__Activity__
Exactly the lines from the line containing "f:id:buhi84shin:20120714214427j:image" through the final line of the entries below must be returned, and only those, without pictures.
Available data Block Start
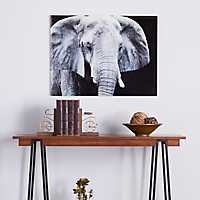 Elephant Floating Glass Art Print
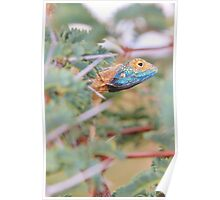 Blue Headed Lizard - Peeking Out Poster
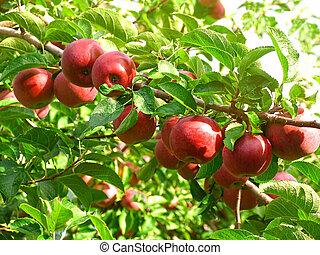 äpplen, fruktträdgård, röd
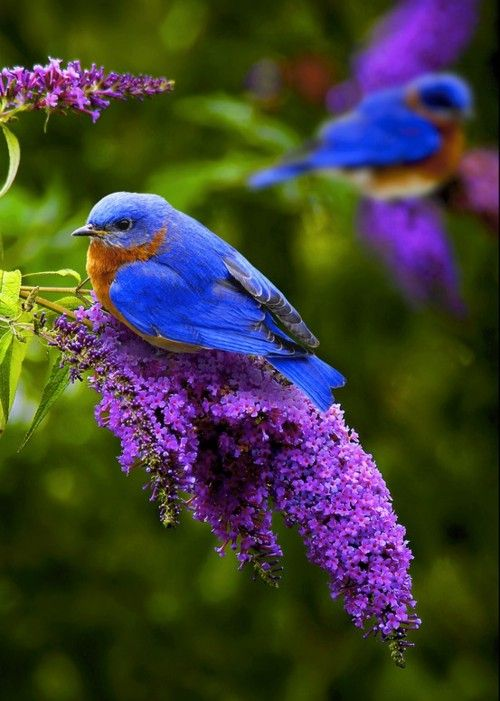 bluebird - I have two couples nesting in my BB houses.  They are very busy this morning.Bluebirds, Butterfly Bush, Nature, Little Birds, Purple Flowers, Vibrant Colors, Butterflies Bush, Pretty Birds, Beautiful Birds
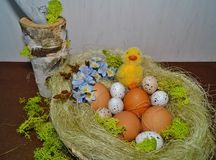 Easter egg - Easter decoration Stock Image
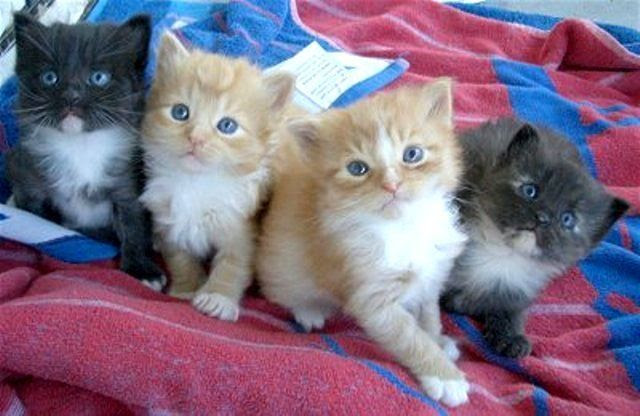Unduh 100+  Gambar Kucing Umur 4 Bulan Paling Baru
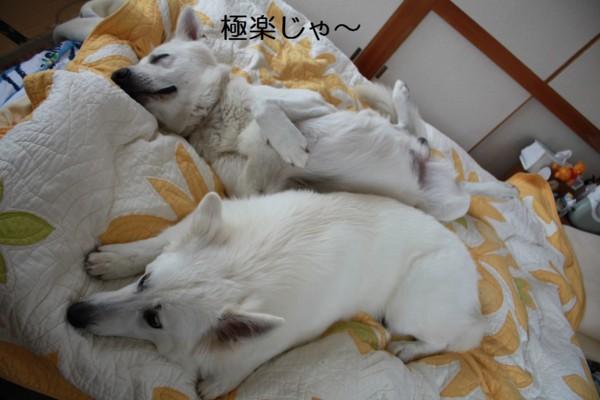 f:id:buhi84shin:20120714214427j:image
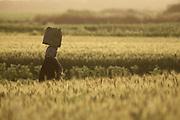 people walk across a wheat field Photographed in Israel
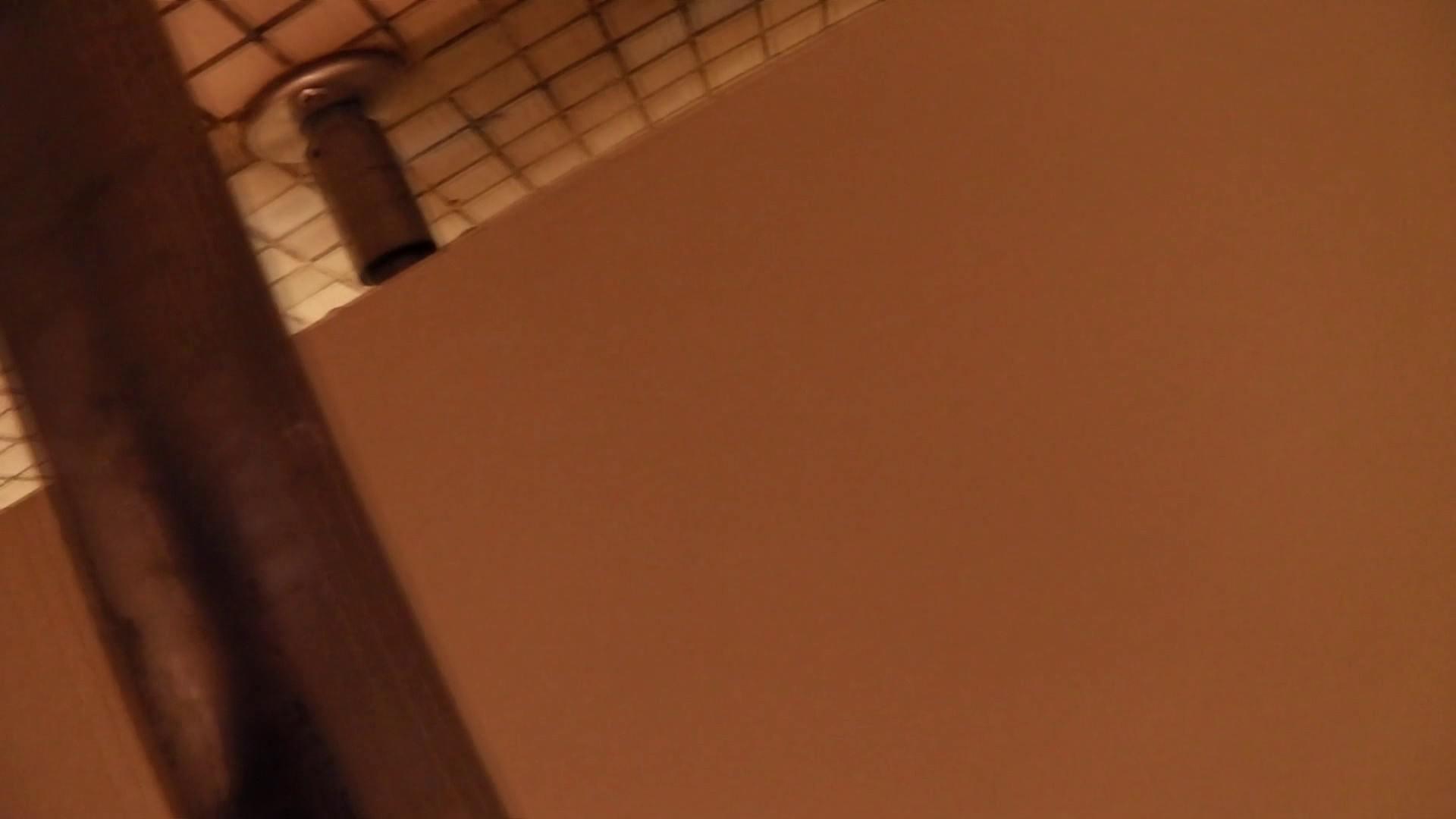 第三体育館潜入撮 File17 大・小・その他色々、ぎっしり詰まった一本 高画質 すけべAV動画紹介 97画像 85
Available data Block End
__Result of this task__
 f:id:buhi84shin:20120714214427j:image
 people walk across a wheat field Photographed in Israel
 第三体育館潜入撮 File17 大・小・その他色々、ぎっしり詰まった一本 高画質 すけべAV動画紹介 97画像 85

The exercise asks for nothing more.